ExtractCgMLST - Determine the set of loci that constitute the core genome
Requirements to define a core genome MLST (cgMLST) schema
cgMLST schemas are defined as the set of loci that are present in all strains under analysis or, due to sequencing/assembly limitations, >95% of strains analyzed. In order to have a robust definition of a cgMLST schema for a given bacterial species, a set of representative strains of the diversity of a given species should be selected. Furthermore, since cgMLST schema definition is based on pre-defined thresholds, only when a sufficient number of strains have been analyzed can the cgMLST schema be considered stable. This number will always depend on the population structure and diversity of the species in question, with non-recombinant monomorphic species possibly requiring a smaller number of strais to define cgMLST schemas than panmictic highly recombinogenic species that are prone to have large numbers of accessory genes and mobile genetic elements. It is also important to refer that the same strategy described here can be used to defined lineage specific schemas for more detailed analysis within a given bacterial lineage. Also, by definition, all the loci that are not considered core genome, can be classified as being part of an accessory genome MLST (agMLST) schema.

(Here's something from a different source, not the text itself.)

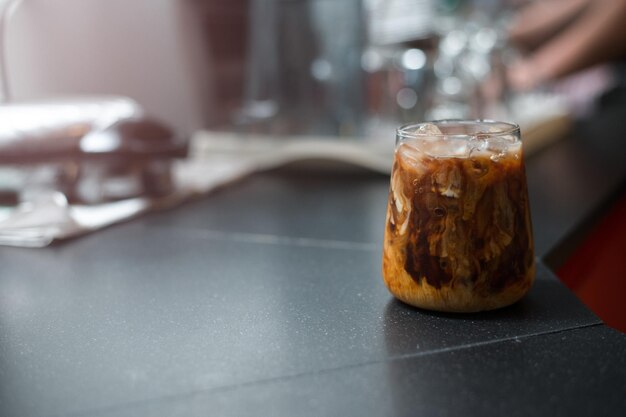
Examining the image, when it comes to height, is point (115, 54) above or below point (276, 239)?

Determine the loci that constitute the cgMLST
Determine the set of loci that constitute the core genome based on loci presence thresholds.
Basic Usage
chewBBACA.py ExtractCgMLST -i /path/to/AlleleCallResultsFolder/results_alleles.tsv -o /path/to/OutputFolder
Parameters
-i, --input-file (Required) Path to the TSV file that contains the allelic profiles determined
by the AlleleCall module.
-o, --output-directory (Required) Path to the directory where the process will store the output
files.
--t, --threshold (Optional) Genes that constitute the core genome must be in a proportion
of genomes that is at least equal to this value. Users can provide multiple
values to compute the core genome for multiple threshold values (default:
[0.95, 0.99, 1]).
--s, --step (Optional) The allele calling results are processed iteratively to evaluate
the impact of adding subsets of the results in computing the core genome. The
step value controls the number of profiles added in each iteration until all
profiles are included (default: 1).
--r, --genes2remove (Optional) Path to a file with a list of gene IDs to exclude from the
analysis (one gene identifier per line) (default: False).
--g, --genomes2remove (Optional) Path to a file with a list of genome IDs to exclude from
the analysis (one genome identifier per line) (default: False).
Outputs
The output folder contains the following files:
Presence_Abscence.tsv- allele presence and absence matrix (1 or 0, respectively) for all the loci found in the-ifile (excluding the loci and genomes that were flagged to be excluded).
mdata_stats.tsv- total number and percentage of loci missing from each genome.
cgMLST<threshold>.tsv- a file for each specified threshold that contains the matrix with the allelic profiles for the cgMLST (already excluding the list of loci and list of genomes passed to the--rand--gparameters, respectively).
cgMLSTschema<threshold>.txt- a file for each specified threshold that contains the list of loci that constitute the cgMLST schema. This file can be passed to the--glparameter of the AlleleCall module to perform allele calling only for the loci in the list.
cgMLST.html- HTML file with a line plot for the number of loci in the cgMLST per threshold. Also includes a black line with the number of loci present in each genome that is added to the analysis.
Important
The ExtractCgMLST module masks the allelic profiles, which removes all INF- prefixes and substitutes non-EXC and non-INF classifications by 0.
Example of the plot created by the ExtractCgMLST module based on the allelic profiles for 680 Streptococcus agalactiae genomes:
Note
The matrix with allelic profiles created by the ExtractCgMLST process can be imported into PHYLOViZ to visualize and explore typing results.
Workflow of the ExtractCgMLST module
The ExtractCgMLST module determines the set of core loci based on the allelic profiles determined by the AlleleCall module. Brief description of the workflow:
The process starts by excluding loci and samples from the analysis based on lists of loci and samples provided by the user. This allows users to filter out low-quality samples and problematic loci that would affect the determination of the core genome.
The filtered allelic profiles are masked to remove the INF- prefixes from newly inferred alleles and substitute special classifications by
0.The masked profiles are used to compute a loci presence-absence matrix and count the number of special classifications per sample.
The presence-absence matrix is also used to determine the set of core loci based on the default loci presence thresholds of 0.9, 0.95 and 1, or based on threshold values specified by the user.
The process creates output files with the list of loci and allelic profiles per threshold and creates an HTML file with a scatter plot representing the core genome size variation for each threshold.